How can we make enums better in C#?
I wrote about several complaints I have with C#, and one of them was enum
s and how they are really just type aliases for the integer type that backs them. I also mentioned how in languages like Haskell and Rust data
constructors and enum
variants are not actually types but instead functions. While there is no denying true sum types in those languages would be useful, data
and enum
s are still very pleasant to work with in those languages. How can we simulate such a thing in C#?
The answer is to build our own tagged unions. We simply define a struct
that contains an enum
as its tag and all the possible variants as fields.
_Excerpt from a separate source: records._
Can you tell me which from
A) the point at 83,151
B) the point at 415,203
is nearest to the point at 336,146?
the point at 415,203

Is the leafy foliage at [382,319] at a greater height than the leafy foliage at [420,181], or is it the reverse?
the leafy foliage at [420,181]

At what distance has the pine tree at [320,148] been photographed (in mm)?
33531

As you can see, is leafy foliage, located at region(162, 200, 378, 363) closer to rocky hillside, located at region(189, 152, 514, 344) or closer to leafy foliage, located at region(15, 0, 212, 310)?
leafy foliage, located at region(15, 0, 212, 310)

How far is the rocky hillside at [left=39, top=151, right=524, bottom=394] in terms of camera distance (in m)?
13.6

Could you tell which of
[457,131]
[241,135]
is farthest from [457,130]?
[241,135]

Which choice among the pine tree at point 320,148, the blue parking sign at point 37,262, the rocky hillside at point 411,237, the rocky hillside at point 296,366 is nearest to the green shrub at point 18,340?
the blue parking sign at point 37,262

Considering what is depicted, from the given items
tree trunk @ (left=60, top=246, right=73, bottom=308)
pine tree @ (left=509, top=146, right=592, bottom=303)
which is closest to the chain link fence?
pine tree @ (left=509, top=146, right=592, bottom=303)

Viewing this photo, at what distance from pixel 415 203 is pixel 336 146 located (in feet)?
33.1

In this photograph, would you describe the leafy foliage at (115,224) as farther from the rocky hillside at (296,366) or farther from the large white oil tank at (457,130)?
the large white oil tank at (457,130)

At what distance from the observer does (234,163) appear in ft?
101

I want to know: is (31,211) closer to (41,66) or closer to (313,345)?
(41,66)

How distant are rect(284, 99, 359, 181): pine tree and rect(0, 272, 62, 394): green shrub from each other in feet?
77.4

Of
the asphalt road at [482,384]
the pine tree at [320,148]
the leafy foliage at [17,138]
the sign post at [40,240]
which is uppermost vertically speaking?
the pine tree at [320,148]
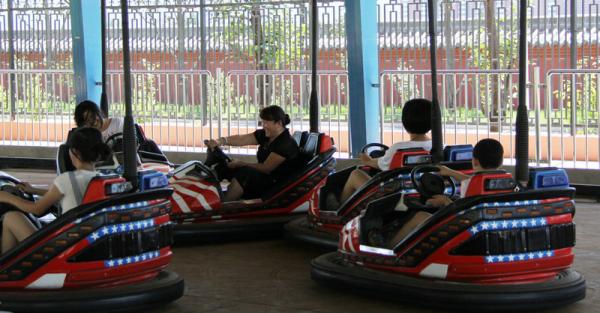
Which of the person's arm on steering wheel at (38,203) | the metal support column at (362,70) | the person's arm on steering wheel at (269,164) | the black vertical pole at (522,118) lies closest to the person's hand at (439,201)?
the black vertical pole at (522,118)

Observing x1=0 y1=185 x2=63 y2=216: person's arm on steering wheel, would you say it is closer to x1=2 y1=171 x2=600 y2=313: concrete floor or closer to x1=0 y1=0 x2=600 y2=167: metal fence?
x1=2 y1=171 x2=600 y2=313: concrete floor

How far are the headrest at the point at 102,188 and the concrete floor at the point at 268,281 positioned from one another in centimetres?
45

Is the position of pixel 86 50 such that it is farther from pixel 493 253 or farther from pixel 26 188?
pixel 493 253

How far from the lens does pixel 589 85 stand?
661 cm

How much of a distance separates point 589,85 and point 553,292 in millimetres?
3541

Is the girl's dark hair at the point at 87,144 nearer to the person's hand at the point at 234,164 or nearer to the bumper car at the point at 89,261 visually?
the bumper car at the point at 89,261

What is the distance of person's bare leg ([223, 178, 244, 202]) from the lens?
5.05m

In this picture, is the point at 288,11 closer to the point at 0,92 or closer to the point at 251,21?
the point at 251,21

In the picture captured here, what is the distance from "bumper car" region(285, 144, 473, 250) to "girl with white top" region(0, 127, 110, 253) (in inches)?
46.7

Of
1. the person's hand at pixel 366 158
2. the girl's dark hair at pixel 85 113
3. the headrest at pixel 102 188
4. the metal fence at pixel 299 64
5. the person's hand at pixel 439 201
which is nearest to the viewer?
the headrest at pixel 102 188

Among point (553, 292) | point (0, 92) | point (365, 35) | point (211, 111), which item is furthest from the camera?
point (0, 92)

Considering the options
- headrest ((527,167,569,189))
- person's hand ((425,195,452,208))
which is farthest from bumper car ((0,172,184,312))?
headrest ((527,167,569,189))

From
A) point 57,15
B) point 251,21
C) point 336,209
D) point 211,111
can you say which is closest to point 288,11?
point 251,21

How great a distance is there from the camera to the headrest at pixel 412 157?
4.26m
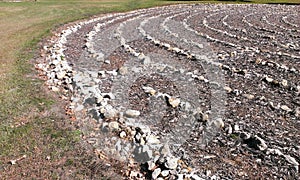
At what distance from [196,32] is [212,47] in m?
3.88

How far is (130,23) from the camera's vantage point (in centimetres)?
2458

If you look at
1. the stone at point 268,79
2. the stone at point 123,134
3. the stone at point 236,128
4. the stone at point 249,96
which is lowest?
the stone at point 123,134

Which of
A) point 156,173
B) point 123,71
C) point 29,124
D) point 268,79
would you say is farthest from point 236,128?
Answer: point 123,71

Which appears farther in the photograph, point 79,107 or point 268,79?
point 268,79

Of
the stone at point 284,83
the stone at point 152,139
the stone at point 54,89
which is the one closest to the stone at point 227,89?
the stone at point 284,83

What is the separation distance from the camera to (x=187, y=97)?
11273 mm

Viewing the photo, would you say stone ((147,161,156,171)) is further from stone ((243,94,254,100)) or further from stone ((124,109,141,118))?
stone ((243,94,254,100))

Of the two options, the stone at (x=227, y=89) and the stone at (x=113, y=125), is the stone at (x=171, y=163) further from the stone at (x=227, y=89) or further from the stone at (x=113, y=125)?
the stone at (x=227, y=89)

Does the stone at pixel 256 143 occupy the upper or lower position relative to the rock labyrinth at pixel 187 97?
upper

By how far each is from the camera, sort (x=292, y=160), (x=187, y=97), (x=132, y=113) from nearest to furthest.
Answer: (x=292, y=160) → (x=132, y=113) → (x=187, y=97)

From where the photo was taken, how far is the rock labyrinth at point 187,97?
25.9 feet

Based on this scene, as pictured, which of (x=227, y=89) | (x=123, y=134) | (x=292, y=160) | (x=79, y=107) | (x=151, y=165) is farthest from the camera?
(x=227, y=89)

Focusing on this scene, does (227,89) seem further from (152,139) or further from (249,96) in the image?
(152,139)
We don’t expose the constructor but instead only expose static
functions whose names correspond to the names of our variants. Assuming we are dealing with types that can be manually aligned, we then use System.Runtime.IteropServices.StructLayout
to define the field alignment which can among other things allow us to stack fields on top of each other reducing the memory.
using Std;
using Std.Convert;
using Std.Result;
using System;
using System.Runtime.InteropServices;
namespace Example {
[StructLayout(LayoutKind.Explicit, CharSet = CharSet.Unicode, Pack = 8, Size = 8)]
readonly struct Foo {
[FieldOffset(0)] internal readonly ulong Val;
}
[StructLayout(LayoutKind.Explicit, CharSet = CharSet.Unicode, Pack = 8, Size = 8)]
readonly struct Bar {
public Bar() => Val = string.Empty;
[FieldOffset(0)] internal readonly string Val;
}
[StructLayout(LayoutKind.Explicit, CharSet = CharSet.Unicode, Pack = 8, Size = 16)]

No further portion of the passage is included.